Il rumore delle macchine, dei ferri che vibrano, delle voci che si sovrappongono.
Un suono continuo che riempie le giornate e sembra dare consistenza al tempo.

Per anni ho vissuto dentro quel frastuono.
A volte necessario. A volte eccessivo.

Poi ho scoperto qualcosa di semplice:
dopo tutto quel rumore, il silenzio è bello.

Non è vuoto.
Non è assenza.

È uno spazio che si apre quando le macchine si fermano.
Quando il cantiere si svuota.
Quando resti a guardare ciò che è stato fatto.

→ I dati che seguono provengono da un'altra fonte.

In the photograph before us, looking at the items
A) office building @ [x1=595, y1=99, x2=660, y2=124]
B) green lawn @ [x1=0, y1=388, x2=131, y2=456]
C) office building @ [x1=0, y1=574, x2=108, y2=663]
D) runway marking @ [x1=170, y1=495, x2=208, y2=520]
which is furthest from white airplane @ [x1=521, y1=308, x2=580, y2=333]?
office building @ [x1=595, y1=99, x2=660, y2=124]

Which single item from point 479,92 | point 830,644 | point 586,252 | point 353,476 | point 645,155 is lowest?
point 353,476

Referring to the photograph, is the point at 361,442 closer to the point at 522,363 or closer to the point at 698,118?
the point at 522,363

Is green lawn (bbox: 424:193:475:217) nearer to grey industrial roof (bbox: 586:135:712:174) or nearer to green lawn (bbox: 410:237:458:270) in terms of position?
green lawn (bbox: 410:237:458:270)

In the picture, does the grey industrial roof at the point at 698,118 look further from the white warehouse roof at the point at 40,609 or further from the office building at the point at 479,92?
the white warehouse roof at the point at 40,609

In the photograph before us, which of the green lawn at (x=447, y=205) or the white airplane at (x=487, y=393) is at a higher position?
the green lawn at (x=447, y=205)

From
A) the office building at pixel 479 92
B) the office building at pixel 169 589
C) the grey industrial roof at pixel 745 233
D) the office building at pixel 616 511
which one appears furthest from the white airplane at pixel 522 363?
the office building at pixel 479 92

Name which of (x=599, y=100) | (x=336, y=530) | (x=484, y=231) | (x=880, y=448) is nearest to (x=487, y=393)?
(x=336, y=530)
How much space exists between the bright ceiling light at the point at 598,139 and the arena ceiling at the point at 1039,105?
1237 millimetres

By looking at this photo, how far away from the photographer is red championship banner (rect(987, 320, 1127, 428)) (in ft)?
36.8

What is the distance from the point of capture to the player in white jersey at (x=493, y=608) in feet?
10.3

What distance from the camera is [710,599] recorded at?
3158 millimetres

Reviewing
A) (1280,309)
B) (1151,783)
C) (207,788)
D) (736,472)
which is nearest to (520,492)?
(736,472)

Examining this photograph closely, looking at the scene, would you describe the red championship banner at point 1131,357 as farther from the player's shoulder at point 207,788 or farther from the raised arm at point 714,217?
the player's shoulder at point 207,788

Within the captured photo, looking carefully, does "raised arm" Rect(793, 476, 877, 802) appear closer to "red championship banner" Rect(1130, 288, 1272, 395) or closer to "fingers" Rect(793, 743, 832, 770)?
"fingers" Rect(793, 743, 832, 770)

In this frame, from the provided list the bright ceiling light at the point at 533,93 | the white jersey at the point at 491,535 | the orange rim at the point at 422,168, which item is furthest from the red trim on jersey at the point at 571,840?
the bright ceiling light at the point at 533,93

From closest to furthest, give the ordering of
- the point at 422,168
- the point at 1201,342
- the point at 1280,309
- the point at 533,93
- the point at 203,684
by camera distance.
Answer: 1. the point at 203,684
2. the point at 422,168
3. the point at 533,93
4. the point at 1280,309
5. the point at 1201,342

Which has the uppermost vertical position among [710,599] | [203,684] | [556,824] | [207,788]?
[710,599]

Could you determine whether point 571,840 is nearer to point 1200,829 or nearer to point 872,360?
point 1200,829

In quel momento non servono parole.
Serve concentrazione.

Il silenzio serve a ricordare.

Ricordare le scelte fatte.
Le decisioni prese sotto pressione.
Gli errori evitati o commessi.
Il peso di ciò che resta.

Oggi quel silenzio lo ritrovo altrove.

Quando guardo un tramonto, in silenzio, e rivedo la mia vita.
I passaggi, le svolte, le persone incontrate.
Ciò che ho costruito e ciò che ho lasciato andare.

È solo in quel silenzio, davanti a quel tramonto, che so di essere in pace con me stesso.

Non perché tutto sia stato perfetto.
Ma perché ho attraversato il rumore senza smarrire ciò che conta.

Viviamo in un’epoca che teme il silenzio.
Ogni pausa viene coperta, ogni vuoto riempito.
Ma senza silenzio non c’è profondità.
C’è solo superficie.

Il silenzio non è un’assenza da colmare.
È un contenitore.

È lì che la memoria prende forma.
È lì che ciò che siamo stati non scompare.

Scrivere, per me, è anche questo:
difendere uno spazio di silenzio.
Lasciare che la vita si riveda, si comprenda, si accetti.

Dopo il frastuono, il silenzio non è solo riposo.
È riconciliazione.

Ed è lì che qualcosa, finalmente, trova il suo equilibrio.